■ **Task requirements**: Exactly the lines from the first line of the records to the line holding "content_type: application/x-javascript; charset=utf-8" should be duplicated, and nothing more; pictures stay out.

___ Information given

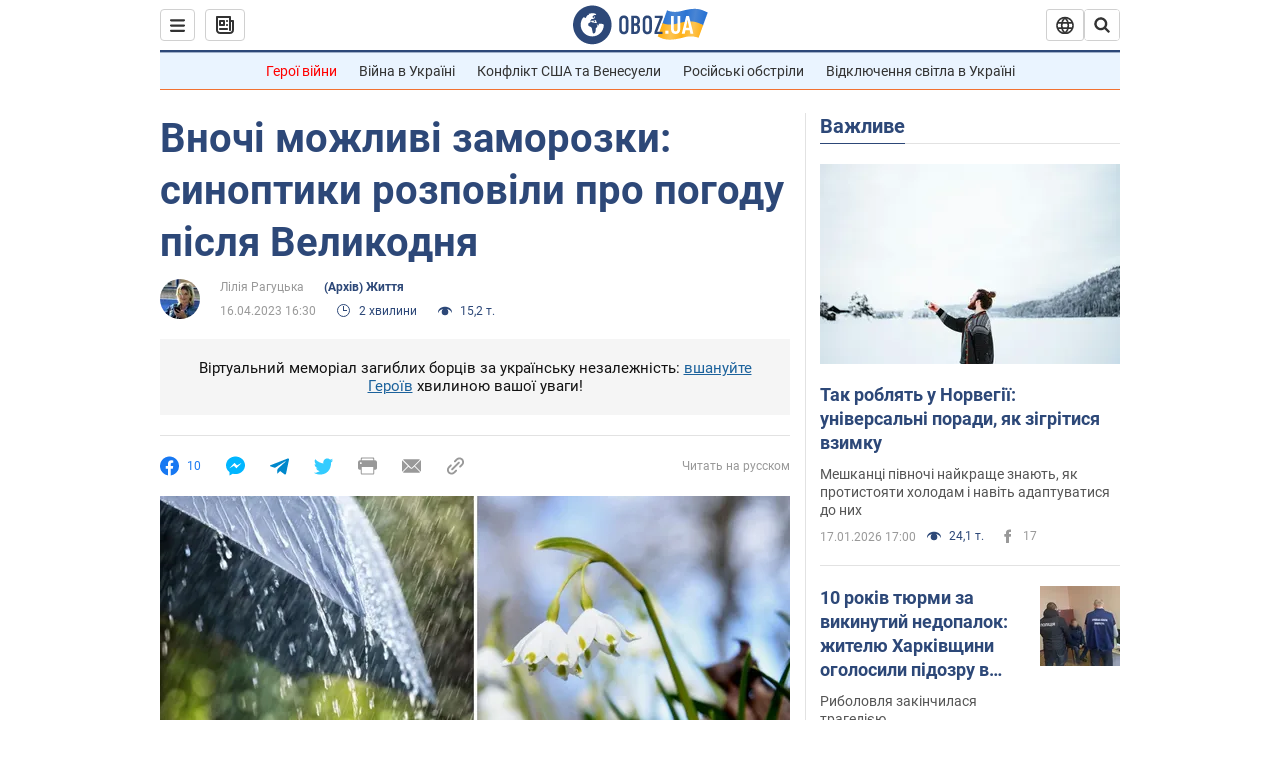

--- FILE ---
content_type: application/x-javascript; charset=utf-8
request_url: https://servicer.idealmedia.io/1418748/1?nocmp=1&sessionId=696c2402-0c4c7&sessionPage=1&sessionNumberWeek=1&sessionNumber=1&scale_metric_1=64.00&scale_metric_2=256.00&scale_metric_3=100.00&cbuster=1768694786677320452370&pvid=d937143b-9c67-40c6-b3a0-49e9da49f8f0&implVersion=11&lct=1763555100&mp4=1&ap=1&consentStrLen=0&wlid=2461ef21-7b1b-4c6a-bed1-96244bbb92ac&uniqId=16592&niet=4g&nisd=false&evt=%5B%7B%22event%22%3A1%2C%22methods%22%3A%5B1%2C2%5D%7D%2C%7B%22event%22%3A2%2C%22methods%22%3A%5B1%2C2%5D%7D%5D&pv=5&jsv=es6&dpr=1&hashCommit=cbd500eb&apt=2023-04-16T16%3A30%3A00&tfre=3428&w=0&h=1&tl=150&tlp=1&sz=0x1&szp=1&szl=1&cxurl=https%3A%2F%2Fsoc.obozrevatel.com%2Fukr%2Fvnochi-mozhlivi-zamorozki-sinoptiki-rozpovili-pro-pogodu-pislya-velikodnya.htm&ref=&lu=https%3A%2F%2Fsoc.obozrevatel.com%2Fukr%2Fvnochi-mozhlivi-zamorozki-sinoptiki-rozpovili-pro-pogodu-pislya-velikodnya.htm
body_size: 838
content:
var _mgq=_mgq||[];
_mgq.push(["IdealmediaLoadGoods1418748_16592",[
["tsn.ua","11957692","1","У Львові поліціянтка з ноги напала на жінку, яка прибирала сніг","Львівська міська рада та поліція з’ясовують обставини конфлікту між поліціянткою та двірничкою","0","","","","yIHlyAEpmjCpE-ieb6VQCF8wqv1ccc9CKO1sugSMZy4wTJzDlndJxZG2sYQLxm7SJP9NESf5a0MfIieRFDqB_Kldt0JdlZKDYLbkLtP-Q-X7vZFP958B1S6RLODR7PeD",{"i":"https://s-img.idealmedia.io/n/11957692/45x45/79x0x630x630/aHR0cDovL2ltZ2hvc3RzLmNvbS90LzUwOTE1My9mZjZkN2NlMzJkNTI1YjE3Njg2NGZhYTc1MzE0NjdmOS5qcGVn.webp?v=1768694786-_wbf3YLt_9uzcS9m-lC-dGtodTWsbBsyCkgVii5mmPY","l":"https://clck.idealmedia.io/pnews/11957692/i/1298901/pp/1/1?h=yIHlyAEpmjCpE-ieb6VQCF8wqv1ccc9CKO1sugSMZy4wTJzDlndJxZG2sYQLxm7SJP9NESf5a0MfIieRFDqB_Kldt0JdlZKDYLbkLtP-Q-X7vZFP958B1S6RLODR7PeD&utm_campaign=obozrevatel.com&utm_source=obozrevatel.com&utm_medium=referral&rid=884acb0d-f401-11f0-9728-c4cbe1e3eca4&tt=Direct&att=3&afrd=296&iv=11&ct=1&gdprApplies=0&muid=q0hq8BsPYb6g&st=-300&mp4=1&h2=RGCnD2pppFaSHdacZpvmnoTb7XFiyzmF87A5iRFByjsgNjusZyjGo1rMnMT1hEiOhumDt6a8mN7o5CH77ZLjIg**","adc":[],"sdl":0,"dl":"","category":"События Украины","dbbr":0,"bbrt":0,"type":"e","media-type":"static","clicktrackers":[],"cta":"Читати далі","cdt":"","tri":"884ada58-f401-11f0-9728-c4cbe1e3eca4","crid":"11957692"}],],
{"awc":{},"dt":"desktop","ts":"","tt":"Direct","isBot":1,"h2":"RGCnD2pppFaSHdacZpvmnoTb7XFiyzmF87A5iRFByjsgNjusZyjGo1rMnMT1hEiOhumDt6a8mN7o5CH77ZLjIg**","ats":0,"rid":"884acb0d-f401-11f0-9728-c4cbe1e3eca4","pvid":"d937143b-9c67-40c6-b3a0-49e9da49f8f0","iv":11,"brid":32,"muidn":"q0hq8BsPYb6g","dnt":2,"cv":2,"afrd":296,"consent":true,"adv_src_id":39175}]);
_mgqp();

______

■ **Exercise response**:
--- FILE ---
content_type: application/x-javascript; charset=utf-8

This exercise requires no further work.